As truth-seeking, educational entities, all colleges and universities must unwaveringly commit themselves to free expression and academic freedom. While all such institutions rightfully place content-neutral time, place, and manner restrictions on speech to protect day-to-day operations from unreasonable disruptions, it is the responsibility of each school to ensure the broadest possible latitude for research, instruction, and student learning. These principles are the bedrock upon which all higher education rests, yet it has become all too common for campus leaders to place improper limitations on speech in the hopes of avoiding controversy.
Just this past month, Washington College saw an invited speaker (ironically giving a talk titled “The Truth-Seeking Mission of the University”) halted by a heckler’s veto . As student protesters shouted down any attempts to continue the discussion, campus security took no action to stop what was clearly a direct violation of the college’s event policies as well as its core values of “curiosity, civility, leadership, and moral courage.” Incidents such as this (in which a school fails to live up to both its internal policies as well as its basic responsibilities as an academic institution) arise in part due to a failure of governance.
Running a college is a messy business at the best of times. With students, administrators, and faculty from various departments vying for limited resources, campus leaders are under immense pressure from wildly different entrenched interests. Enter the trustee. While individual constituencies are focused on their own limited role within the institution, boards of trustees are tasked with viewing the big picture and ensuring that all major actions taken by the institution are in line with its mission. A properly constituted board brings members together from multiple professions with diverse experiences, all of whom provide a rich, broad view of what students need for future success.
As unpaid volunteers, trustees are the only members of the community capable of acting as fiduciaries, tasked with placing their institution’s mission and community’s well-being above reputational or even financial expediencies. This unique position allows them to hold accountable any member of the community who would (whether intentionally or unintentionally) act in a way that violates the school’s mission or the rights of another campus constituency. Trustees, of course, under normal circumstances, do not act autonomously but rather partner with administrative and faculty leaders. They do this through the norm of shared governance , which calls for “shared responsibility and cooperative action among the components of the academic institution.”
Why, then, is it so rare for boards to be involved when a controversy unfolds on campus? The answer is both simple and sad: They are told it is not their place to act.
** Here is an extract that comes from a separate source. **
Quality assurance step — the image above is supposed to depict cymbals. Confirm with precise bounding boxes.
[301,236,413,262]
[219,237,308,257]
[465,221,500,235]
For decades, faculty and education leaders pushed trustees to adopt an “ eyes on, hands-off ” approach to governance. Where shared governance was first invoked by faculty and administrators to demand a seat at the table when discussing important topics such as resource allocation, presidential searches, and budgeting, it is now commonplace for trustees to defer to another constituency’s expertise completely in the name of shared governance. Faculty and administrators are effectively expected to self-police without trustee intervention.
Meanwhile the Association of Governing Boards, the nation’s oldest and largest organization focusing on higher education governance, even chastised “activist trustees” who dared request “independent sources of information” rather than relying on what was provided to the board by a school’s president. Boards are treated as little more than boosters, and their fiduciary responsibilities have been reduced to rubber-stamping any proposal that had been already vetted by other campus leaders.
Many of the problems facing higher education can be traced back to this push for passive trusteeship. When administrators proposed tuition hikes far beyond the rate of inflation, trustees ought to have considered the impact saddling a generation of students with $1.7 trillion in student debt would have on their financial futures. When faculty began to lower academic standards in the name of prioritizing completion rates, trustees ought to have ensured that students received the rich, high-quality education they needed to thrive. And when institutions began adopting blatantly unconstitutional “free speech zones,” trustees ought to have stepped in and reminded the campus community of their moral and legal responsibilities.
As confidence in American higher education has plummeted , it has become clear that this model of passive trustee governance can no longer stand. This does not mean that trustees should become micromanagers, only that they must live up to their proper role as engaged, informed stewards of their institution. In the words of the late Benno Schmidt, a past president of Yale University and the former board chairman of the City University of New York, “ Shared governance — which demands an inclusive decision-making process — cannot and must not be an excuse for board inaction at a time when America’s pre-eminent role in higher education is threatened.”